* _Data excerpt_:
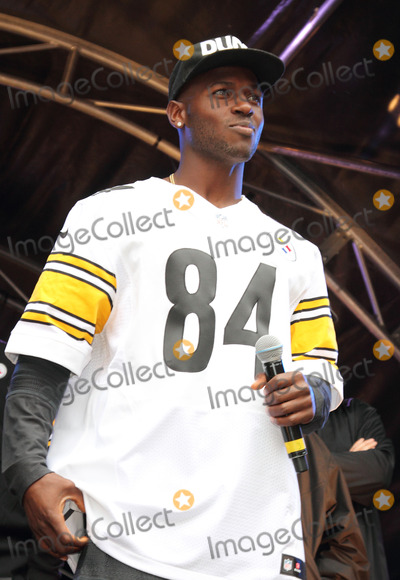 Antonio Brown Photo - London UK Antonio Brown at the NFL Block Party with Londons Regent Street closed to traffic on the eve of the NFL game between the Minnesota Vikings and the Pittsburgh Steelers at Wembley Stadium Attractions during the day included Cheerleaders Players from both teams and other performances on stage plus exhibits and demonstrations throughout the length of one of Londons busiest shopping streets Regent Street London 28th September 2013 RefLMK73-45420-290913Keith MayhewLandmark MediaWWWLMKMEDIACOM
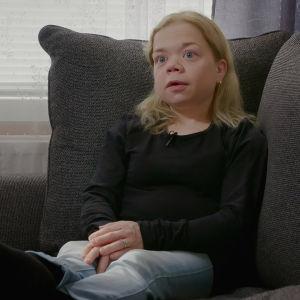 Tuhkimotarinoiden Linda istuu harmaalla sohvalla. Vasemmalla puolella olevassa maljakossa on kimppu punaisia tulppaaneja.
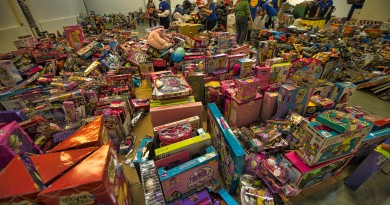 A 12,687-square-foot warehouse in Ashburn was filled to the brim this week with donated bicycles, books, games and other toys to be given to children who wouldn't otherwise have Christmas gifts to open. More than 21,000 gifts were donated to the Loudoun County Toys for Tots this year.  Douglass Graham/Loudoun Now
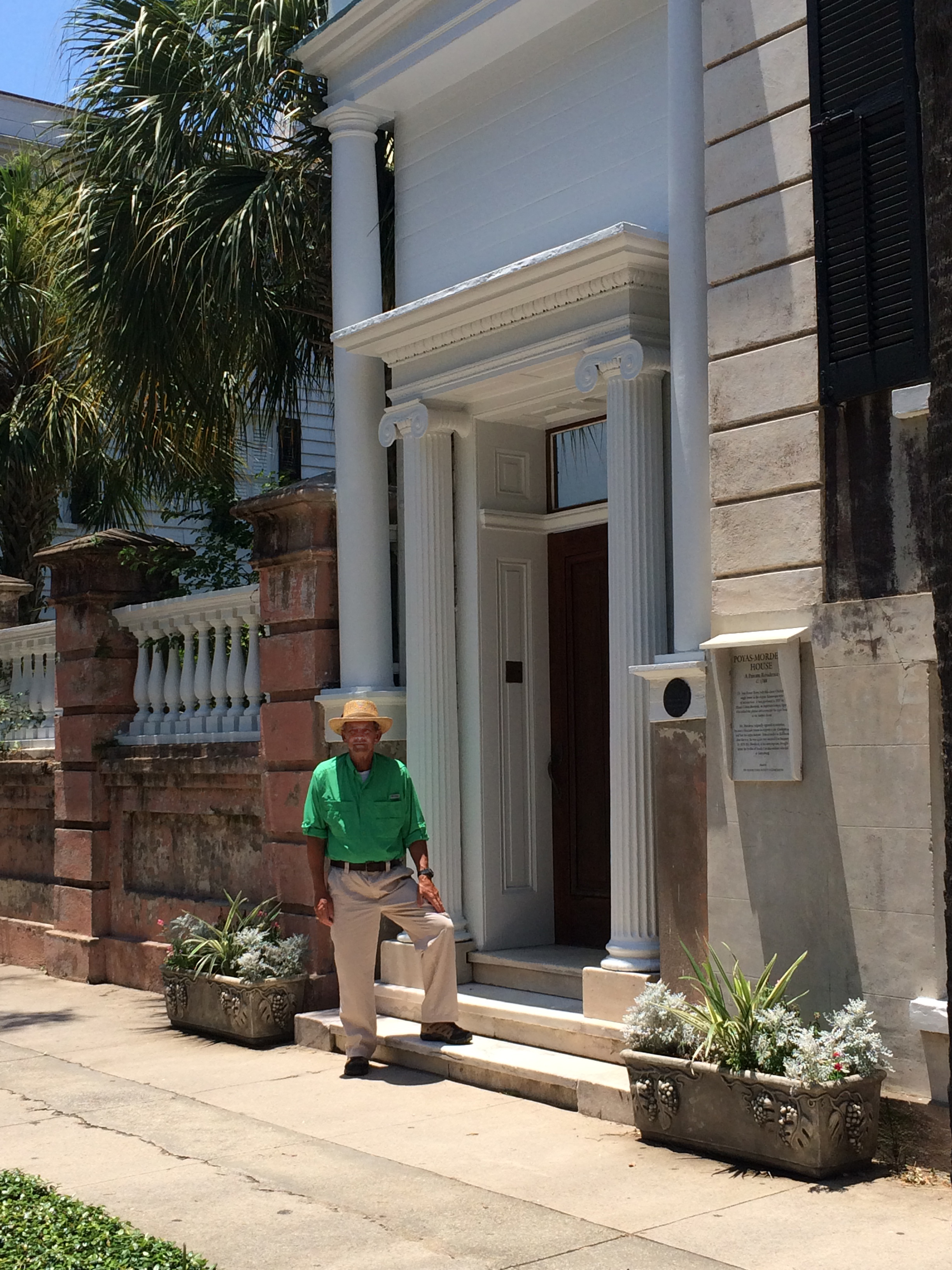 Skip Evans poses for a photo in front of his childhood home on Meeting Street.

* _What is required_: Each line above is to be duplicated exactly, and the pictures are to be omitted.

* _Answer box_:
 Antonio Brown Photo - London UK Antonio Brown at the NFL Block Party with Londons Regent Street closed to traffic on the eve of the NFL game between the Minnesota Vikings and the Pittsburgh Steelers at Wembley Stadium Attractions during the day included Cheerleaders Players from both teams and other performances on stage plus exhibits and demonstrations throughout the length of one of Londons busiest shopping streets Regent Street London 28th September 2013 RefLMK73-45420-290913Keith MayhewLandmark MediaWWWLMKMEDIACOM
 Tuhkimotarinoiden Linda istuu harmaalla sohvalla. Vasemmalla puolella olevassa maljakossa on kimppu punaisia tulppaaneja.
 A 12,687-square-foot warehouse in Ashburn was filled to the brim this week with donated bicycles, books, games and other toys to be given to children who wouldn't otherwise have Christmas gifts to open. More than 21,000 gifts were donated to the Loudoun County Toys for Tots this year.  Douglass Graham/Loudoun Now
 Skip Evans poses for a photo in front of his childhood home on Meeting Street.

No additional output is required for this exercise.